Les guerres continuelles et le mélange des nouveaux habitants avaient déjà fait changer les anciennes mœurs; beaucoup d'usages des Hollandais et des Français devinrent les nôtres. Les vices dominants
étaient l'ivrognerie et l'intérêt; la débauche avec les femmes était ignorée de la jeunesse, et les maladies qui en sont les suites étaient inconnues alors. La cour aimait les pointes, les équivoques et les bouffons. Les enfants des nobles se remettaient aux études; et l'éducation de la jeunesse tomba insensiblement entre les mains des Français; nous leur devons encore une douceur dans le commerce, et des manières plus aisées que n'en ont ordinairement les Allemands.

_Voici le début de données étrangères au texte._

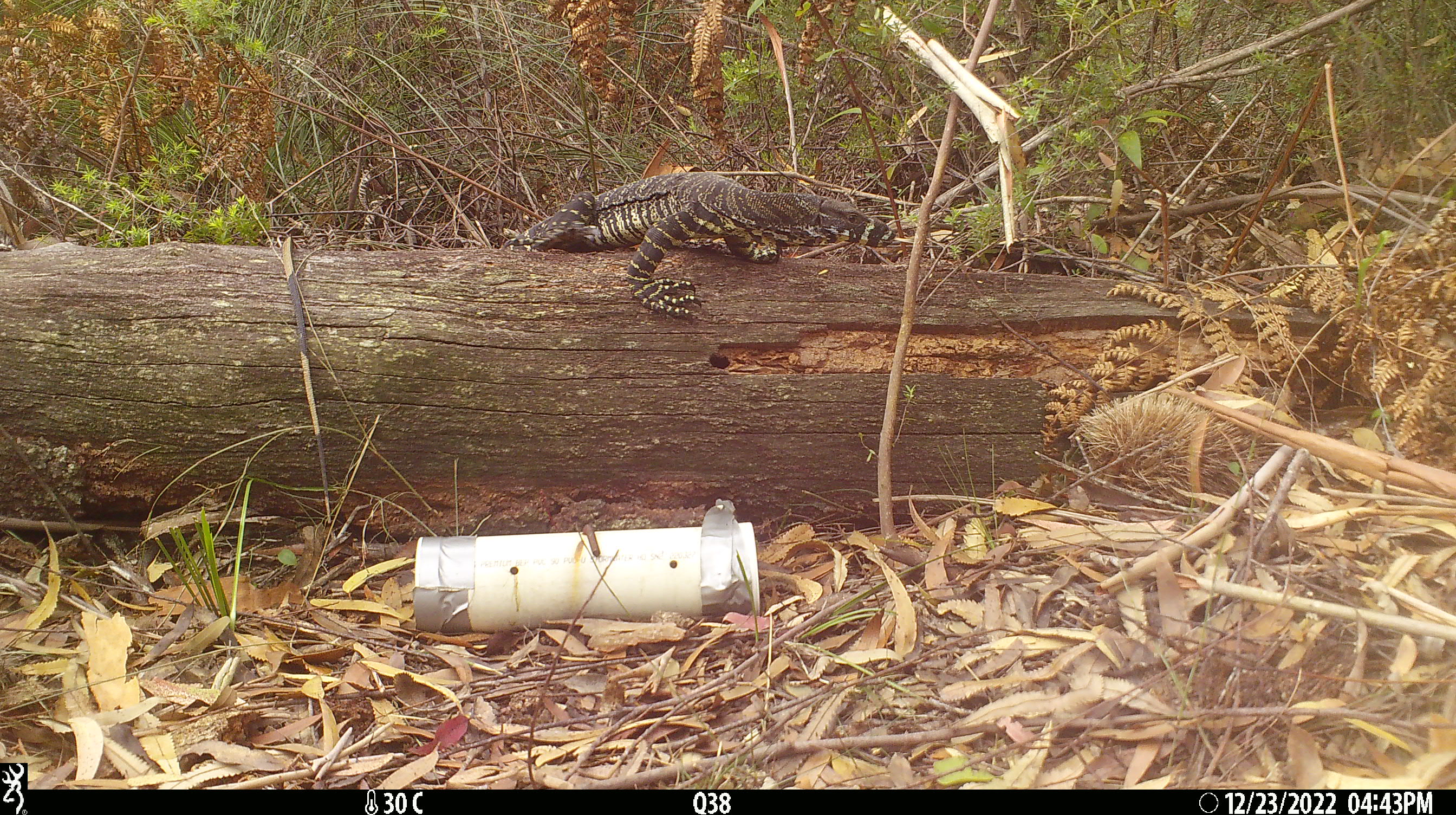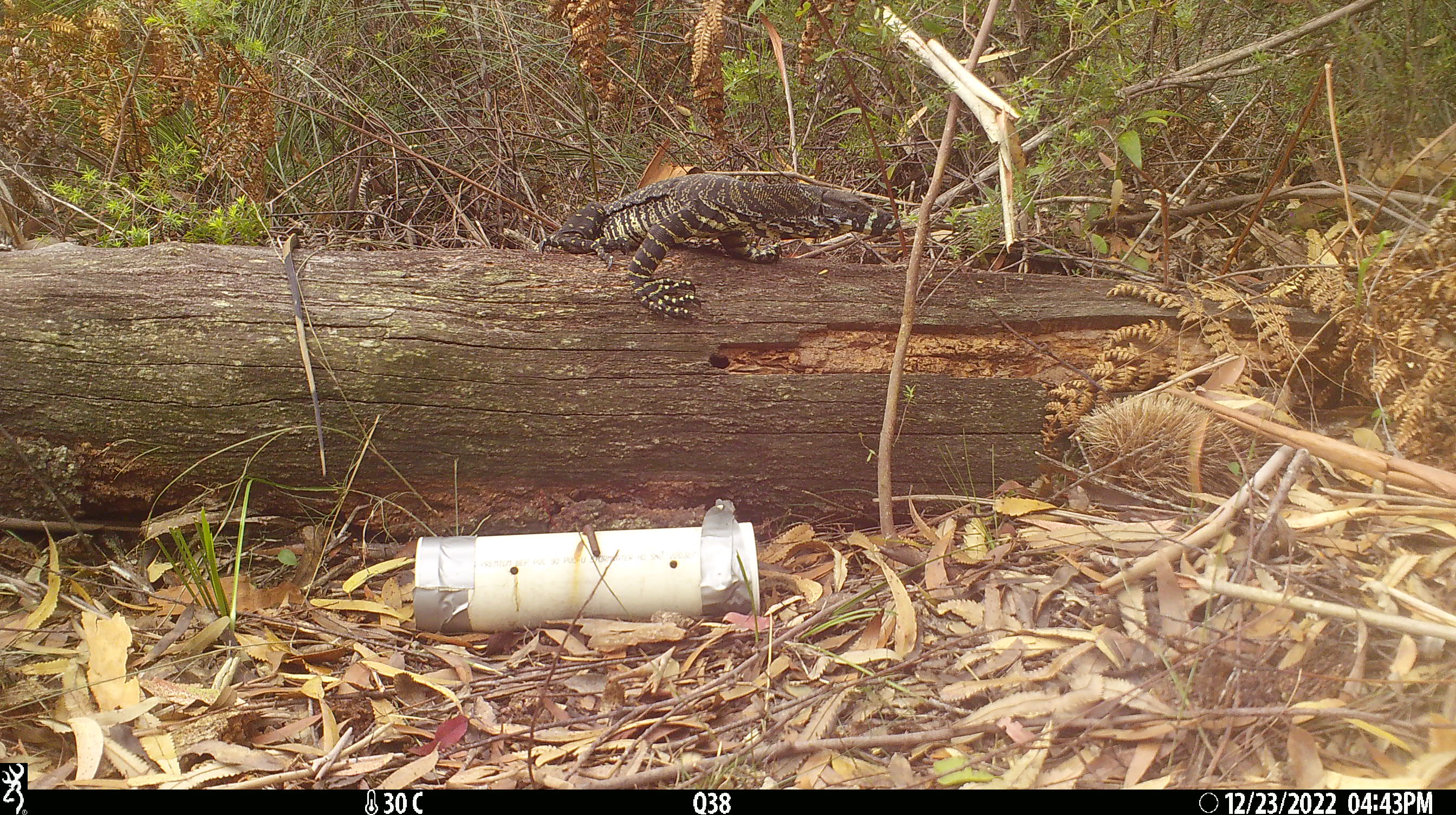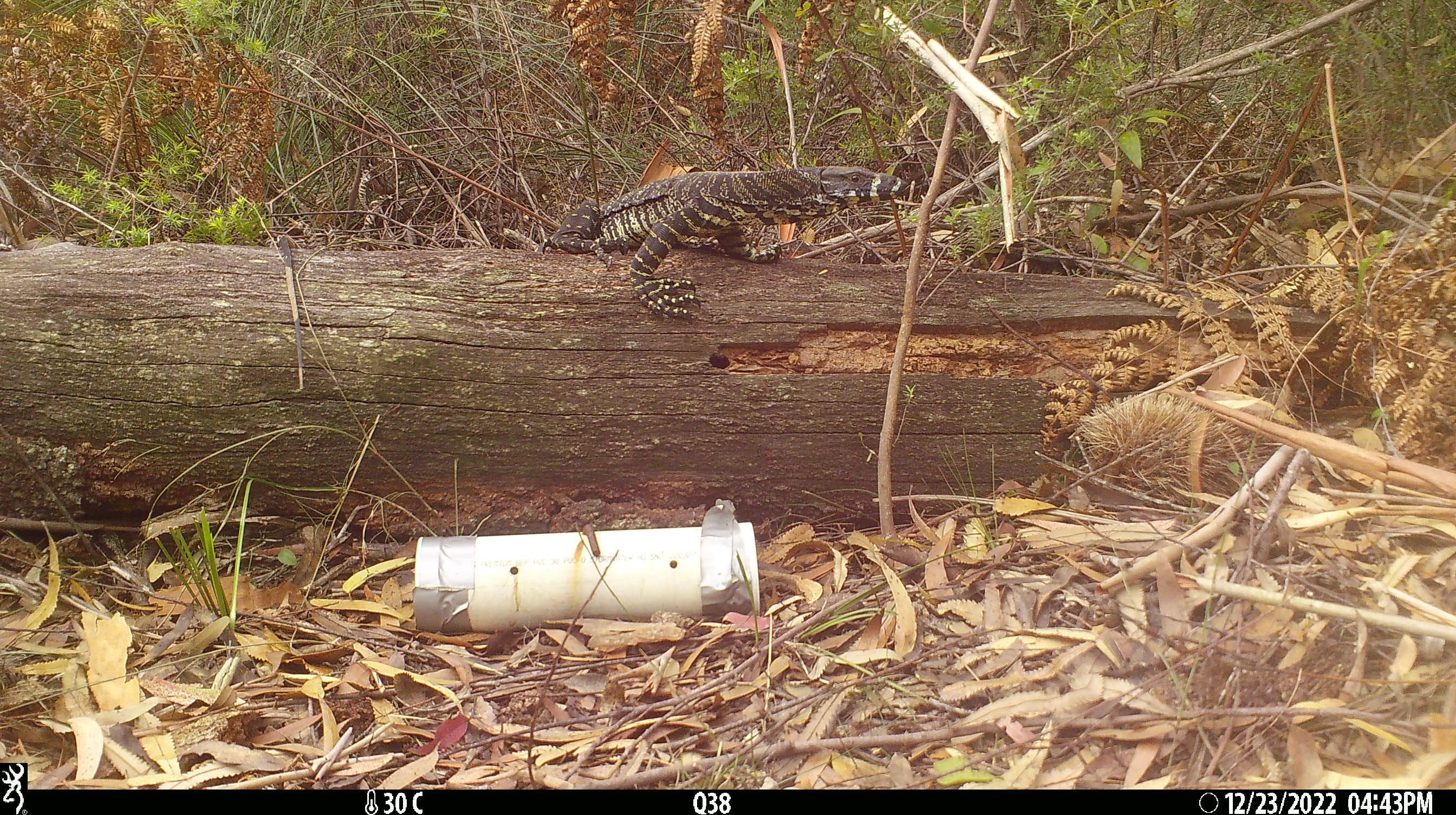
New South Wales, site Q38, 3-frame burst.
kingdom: Animalia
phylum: Chordata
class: Reptilia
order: Squamata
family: Varanidae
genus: Varanus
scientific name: Varanus varius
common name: lace monitor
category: goanna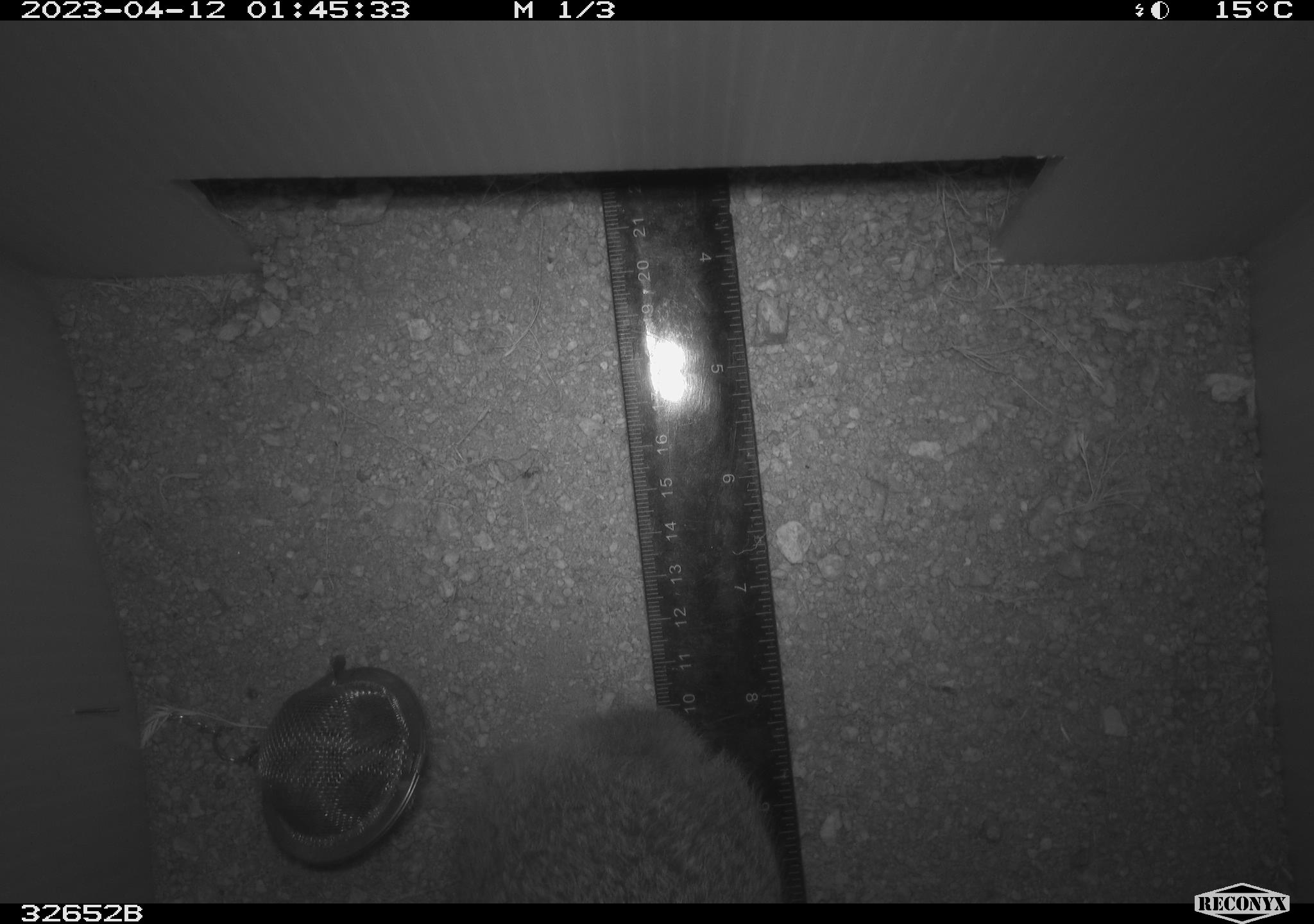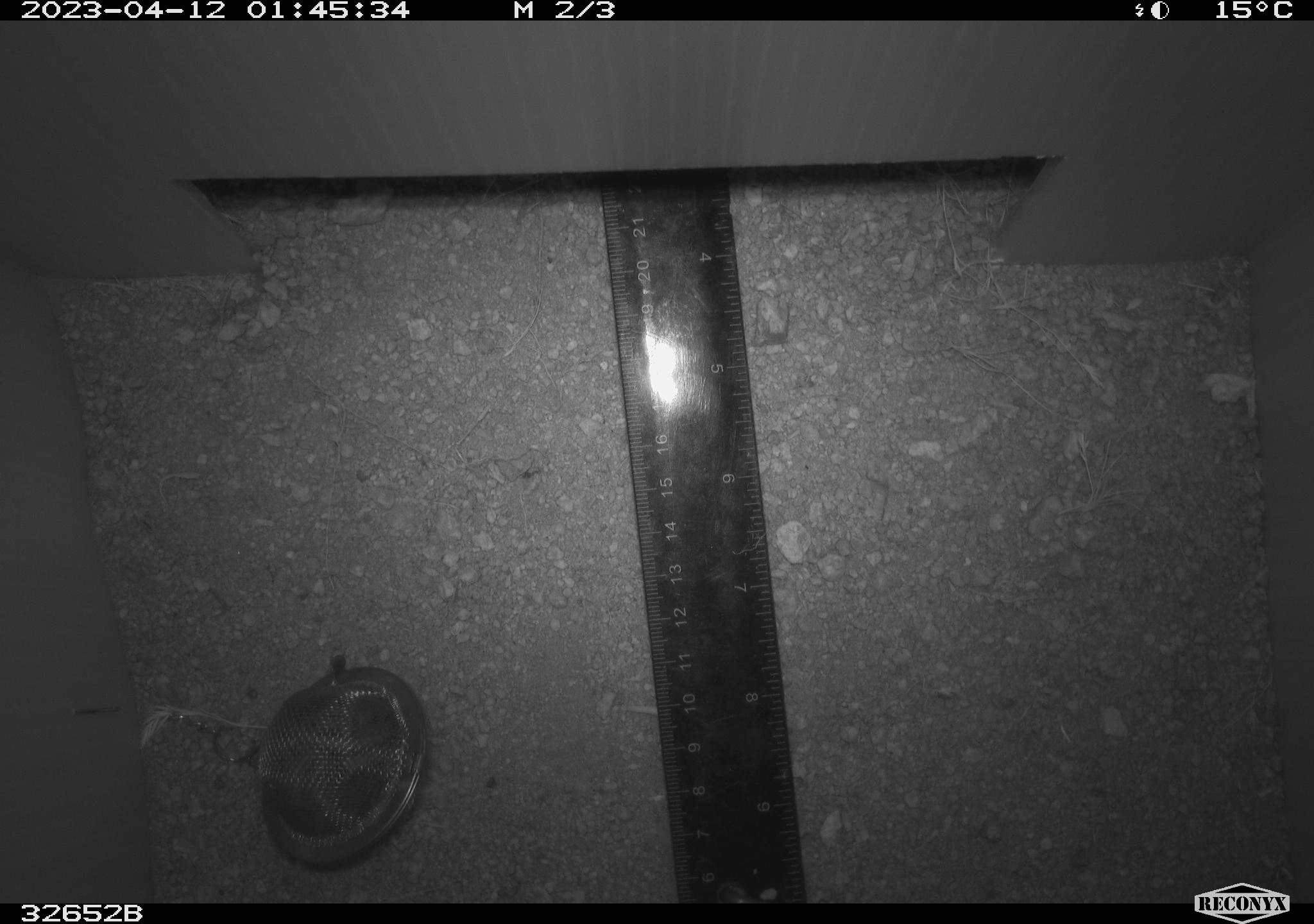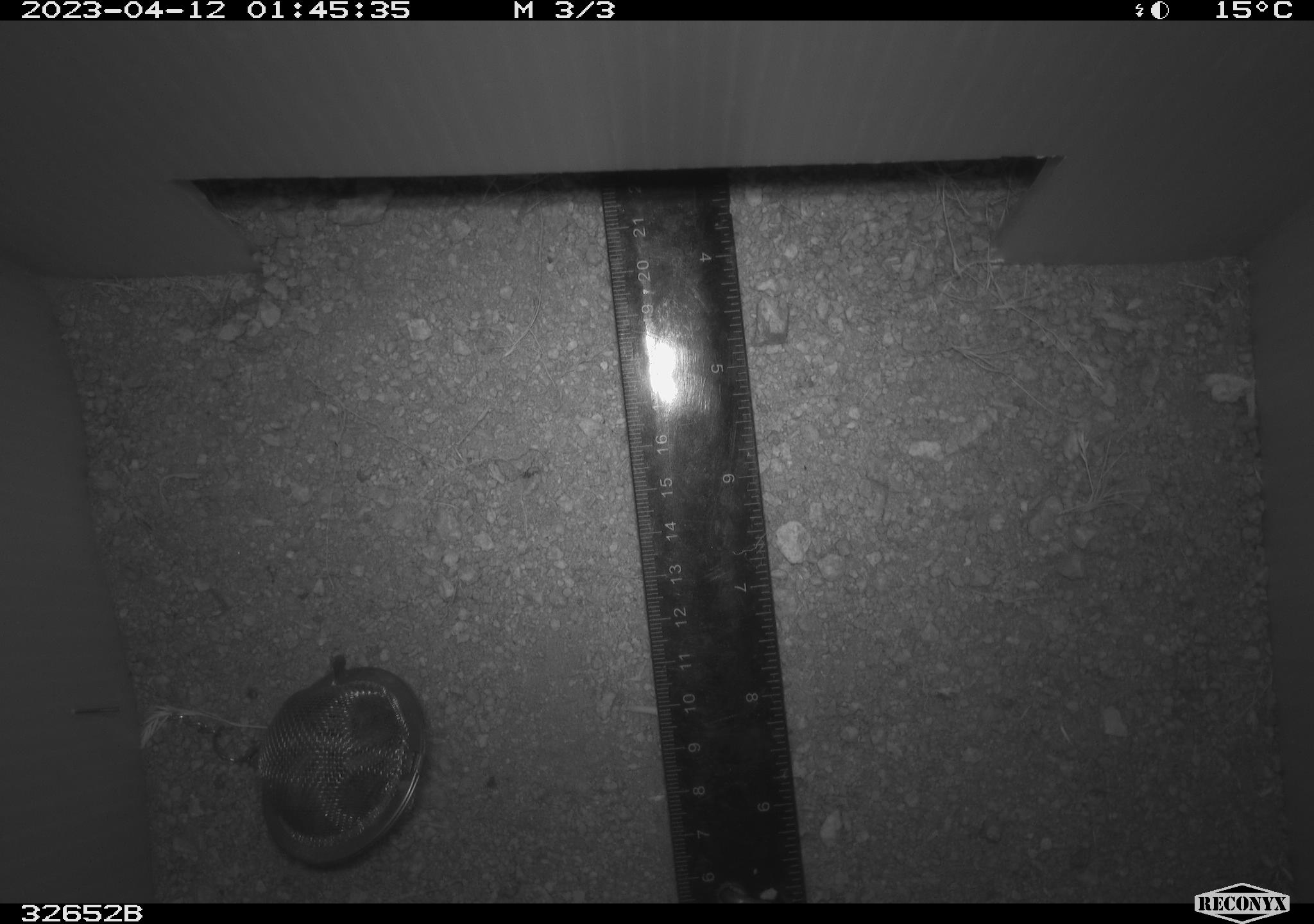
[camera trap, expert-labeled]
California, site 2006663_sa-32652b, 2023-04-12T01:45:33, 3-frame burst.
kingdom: Animalia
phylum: Chordata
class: Mammalia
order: Lagomorpha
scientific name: Lagomorpha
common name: hares, rabbits, and pikas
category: lagomorpha order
Lagomorpha order (hares, rabbits, and pikas) (Lagomorpha).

Le changement qui arriva dans cet État après la guerre de trente ans, était universel; les monnaies s'en ressentirent ainsi que tout le reste. Autrefois le marc d'argent était sur le pied de neuf écus dans tout l'Empire, jusqu'à l'année 1651, que les malheurs des temps forcèrent le Grand Électeur d'avoir recours à toutes sortes d'expédients pour fournir aux dépenses de l'État. Il fit publier la même année un édit qui fixait le prix des monnaies courantes; et il fit battre des gros et des fenins pour des sommes considérables, dont la valeur intrinsèque répondait à peu près au tiers de la valeur numéraire de ces espèces. Le prix de cette monnaie étant idéal, elle fut aussitôt décriée, et tomba à la moitié de sa valeur : les vieux écus de bon aloi montèrent à vingt-huit, à trente gros; et de là vient ce que nous appelons l'écu de banque. Pour remédier à ces abus, les électeurs de Brandebourg et de Saxe s'abouchèrent à Zinna,66 et ils convinrent d'évaluer les monnaies sur un nouveau pied, moyennant lequel le marc fin
a La princesse Louise-Élisabeth épousa Frédéric II, landgrave de Hesse-Hombourg; le mariage fut célébré le 23 octobre 1670.
66 En 1667.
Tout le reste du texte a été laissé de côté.